Le paradoxe des antioxydants
Parce que les vitamines C et E ont des atouts considérables, les chercheurs ont essayé d’inonder l’organisme avec des doses vingt à cinquante fois plus élevées que les apports naturels sans résultats physiologiques significatifs. Cela montre à quel point l’organisme possède des systèmes de régulations complexes (et il est sans doute heureux que l’homme ne puisse pas disposer de leviers puissants pour contrôler ses propres processus de vieillissement). Néanmoins, le rôle de la vitamine E est loin d’être négligeable puisqu’elle est indispensable à une bonne fertilité et qu’elle joue un rôle fondamental pour le maintien de l’intégrité des membranes cellulaires. Cette vitamine E est absorbée et transportée avec les lipides et elle protège ainsi les structures riches en lipides de l’organisme et donc le cerveau ou les lipoprotéines circulantes. Cependant, il ne suffit pas d’administrer des doses élevées de vitamine E pour prévenir sûrement les pathologies cardio-vasculaires ou neurodégénératives. C’est bien là le paradoxe des antioxydants qui concerne également les effets de la vitamine C.
L’acide ascorbique est essentiel à la neutralisation des radicaux libres dans les milieux intracellulaires et il aide ainsi à la régénération des antioxydants liposolubles. Lorsque l’on absorbe, à trop forte dose, de la vitamine C en comprimés, l’absorption intestinale est vite saturée, et les reins accélèrent son élimination.
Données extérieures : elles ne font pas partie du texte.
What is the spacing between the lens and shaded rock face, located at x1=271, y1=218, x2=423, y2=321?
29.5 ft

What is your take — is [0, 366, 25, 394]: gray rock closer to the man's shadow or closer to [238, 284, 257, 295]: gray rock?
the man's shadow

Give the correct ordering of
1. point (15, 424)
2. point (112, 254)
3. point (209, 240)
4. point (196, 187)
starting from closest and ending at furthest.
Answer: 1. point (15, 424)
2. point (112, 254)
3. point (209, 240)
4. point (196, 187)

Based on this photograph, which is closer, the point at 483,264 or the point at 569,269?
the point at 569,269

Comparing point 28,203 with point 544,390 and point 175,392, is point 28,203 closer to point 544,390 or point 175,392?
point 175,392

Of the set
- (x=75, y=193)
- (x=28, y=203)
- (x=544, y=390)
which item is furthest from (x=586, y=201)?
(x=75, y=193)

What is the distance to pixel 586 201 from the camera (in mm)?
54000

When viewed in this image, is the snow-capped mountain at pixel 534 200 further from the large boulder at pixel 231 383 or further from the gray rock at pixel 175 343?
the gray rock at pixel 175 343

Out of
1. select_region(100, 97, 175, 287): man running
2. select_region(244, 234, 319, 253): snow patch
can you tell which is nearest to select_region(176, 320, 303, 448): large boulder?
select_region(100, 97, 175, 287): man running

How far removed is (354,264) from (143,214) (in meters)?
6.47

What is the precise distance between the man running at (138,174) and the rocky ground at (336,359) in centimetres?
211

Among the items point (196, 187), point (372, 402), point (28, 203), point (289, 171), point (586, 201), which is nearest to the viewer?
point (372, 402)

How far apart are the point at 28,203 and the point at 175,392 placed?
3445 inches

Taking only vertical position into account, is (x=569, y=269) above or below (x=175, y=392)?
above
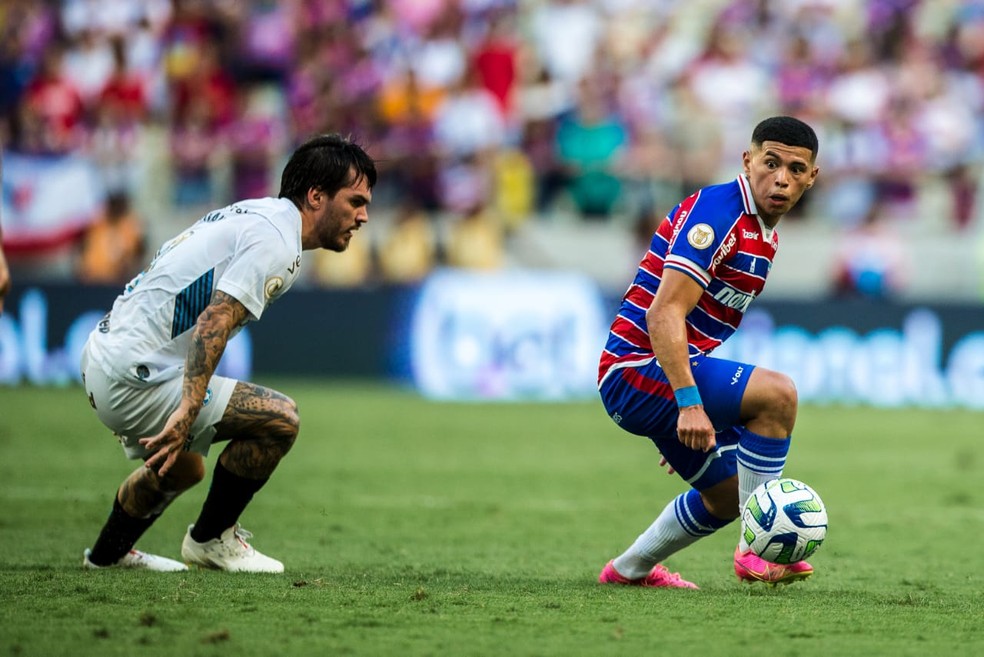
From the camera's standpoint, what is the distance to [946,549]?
7809 millimetres

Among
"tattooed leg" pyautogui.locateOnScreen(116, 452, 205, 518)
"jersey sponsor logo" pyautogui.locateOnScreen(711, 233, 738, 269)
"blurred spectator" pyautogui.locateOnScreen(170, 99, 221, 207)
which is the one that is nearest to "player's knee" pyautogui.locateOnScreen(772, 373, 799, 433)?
"jersey sponsor logo" pyautogui.locateOnScreen(711, 233, 738, 269)

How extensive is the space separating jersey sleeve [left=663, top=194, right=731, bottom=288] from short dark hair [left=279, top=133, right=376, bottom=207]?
132 cm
Ayant conservé l’équipement génétique de notre ancien statut de chasseurs-cueilleurs, nous avons un besoin très élevé de vitamine C (de plus de 100 mg par jour), que seule une consommation généreuse de fruits et légumes peut satisfaire. La diversité des effets biologiques de la vitamine C est considérable. Elle participe à la synthèse du collagène et à la production de neurotransmetteurs, elle exerce aussi un rôle favorable sur l’ossification, améliore la digestibilité du fer d’origine végétale, stimule le métabolisme énergétique et facilite l’élimination du cholestérol. Ses divers effets métaboliques, son pouvoir antioxydant lui confèrent une activité protectrice primordiale au niveau cardio-vasculaire. Son effet protecteur vis-à-vis du cancer provient non seulement de son pouvoir antioxydant, mais aussi de sa capacité – qu’elle partage avec les polyphénols de divers fruits et légumes – à inhiber la formation endogène de nitrosamines (à partir des nitrates et des nitrites), l’un des agents cancérigènes les plus puissants de l’estomac.
Bien que la vitamine C naturelle ou de synthèse ait, à dose identique, sensiblement les mêmes biodisponibilités, la vitamine C ajoutée dans certains aliments stérilisés tels que le lait contribue à la formation de produits indésirables par réaction avec divers constituants. Les enfants et les adolescents ont tendance à délaisser les fruits et légumes frais, et la tentation est donc grande de leur proposer des aliments enrichis comme les jus de fruits industriels, les céréales de petit déjeuner ou encore les produits laitiers, ce qui ne leur apportera pas les mêmes bienfaits que la vitamine C naturelle consommée avec les fruits et les légumes frais, et associée à d’autres micronutriments protecteurs.